• Directive: Copy out the data from the line containing "By how much" through the end, swapping "man's arm" for "man's elbow" and leaving everything else unchanged.
════════════════════
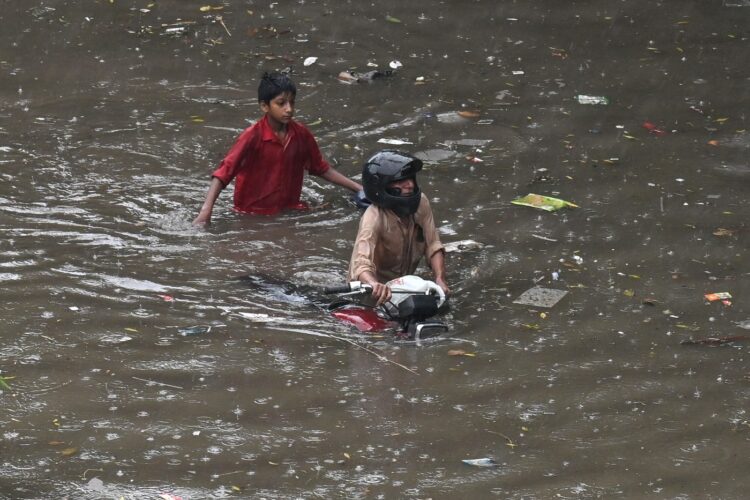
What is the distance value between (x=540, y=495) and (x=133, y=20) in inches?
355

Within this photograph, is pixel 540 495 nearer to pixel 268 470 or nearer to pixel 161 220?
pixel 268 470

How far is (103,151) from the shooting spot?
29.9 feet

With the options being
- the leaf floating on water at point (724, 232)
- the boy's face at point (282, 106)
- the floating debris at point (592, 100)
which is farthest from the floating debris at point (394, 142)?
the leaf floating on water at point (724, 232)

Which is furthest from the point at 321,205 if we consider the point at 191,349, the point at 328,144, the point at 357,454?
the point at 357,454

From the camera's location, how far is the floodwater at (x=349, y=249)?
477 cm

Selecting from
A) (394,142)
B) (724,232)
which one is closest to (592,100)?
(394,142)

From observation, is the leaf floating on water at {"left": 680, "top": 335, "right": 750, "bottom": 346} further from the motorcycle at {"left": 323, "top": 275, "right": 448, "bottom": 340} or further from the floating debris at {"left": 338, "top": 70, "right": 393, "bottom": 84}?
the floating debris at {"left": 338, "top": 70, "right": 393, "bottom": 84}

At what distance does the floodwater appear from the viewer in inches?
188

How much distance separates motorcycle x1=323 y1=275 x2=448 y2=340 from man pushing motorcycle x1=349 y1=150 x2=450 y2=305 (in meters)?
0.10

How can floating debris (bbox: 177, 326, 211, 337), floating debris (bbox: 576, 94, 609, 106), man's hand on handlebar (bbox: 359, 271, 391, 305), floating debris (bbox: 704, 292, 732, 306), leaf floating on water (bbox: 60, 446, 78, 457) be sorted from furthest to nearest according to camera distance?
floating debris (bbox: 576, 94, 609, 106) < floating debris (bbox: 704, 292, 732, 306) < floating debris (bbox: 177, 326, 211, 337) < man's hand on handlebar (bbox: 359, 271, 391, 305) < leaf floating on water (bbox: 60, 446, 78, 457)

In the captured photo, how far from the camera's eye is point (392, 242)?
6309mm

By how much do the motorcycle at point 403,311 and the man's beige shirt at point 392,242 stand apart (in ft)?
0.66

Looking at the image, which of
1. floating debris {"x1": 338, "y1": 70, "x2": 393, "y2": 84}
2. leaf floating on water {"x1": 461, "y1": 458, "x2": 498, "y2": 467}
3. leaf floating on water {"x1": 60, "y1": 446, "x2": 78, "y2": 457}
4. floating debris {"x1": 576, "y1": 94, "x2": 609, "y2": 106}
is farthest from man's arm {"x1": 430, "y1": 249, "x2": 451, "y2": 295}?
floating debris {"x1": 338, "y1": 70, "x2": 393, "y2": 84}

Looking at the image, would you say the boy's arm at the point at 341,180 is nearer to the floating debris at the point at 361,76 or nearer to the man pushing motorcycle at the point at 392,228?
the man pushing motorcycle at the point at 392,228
════════════════════
• Solution for this exercise:
By how much do the motorcycle at point 403,311 and the man's beige shirt at point 392,242 stand apart (in ft)?
0.66

Looking at the image, which of
1. floating debris {"x1": 338, "y1": 70, "x2": 393, "y2": 84}
2. leaf floating on water {"x1": 461, "y1": 458, "x2": 498, "y2": 467}
3. leaf floating on water {"x1": 60, "y1": 446, "x2": 78, "y2": 457}
4. floating debris {"x1": 576, "y1": 94, "x2": 609, "y2": 106}
is farthest from man's elbow {"x1": 430, "y1": 249, "x2": 451, "y2": 295}?
floating debris {"x1": 338, "y1": 70, "x2": 393, "y2": 84}

Looking at the image, would you say the boy's arm at the point at 341,180 is nearer to the floating debris at the point at 361,76 or nearer to the man pushing motorcycle at the point at 392,228?
the man pushing motorcycle at the point at 392,228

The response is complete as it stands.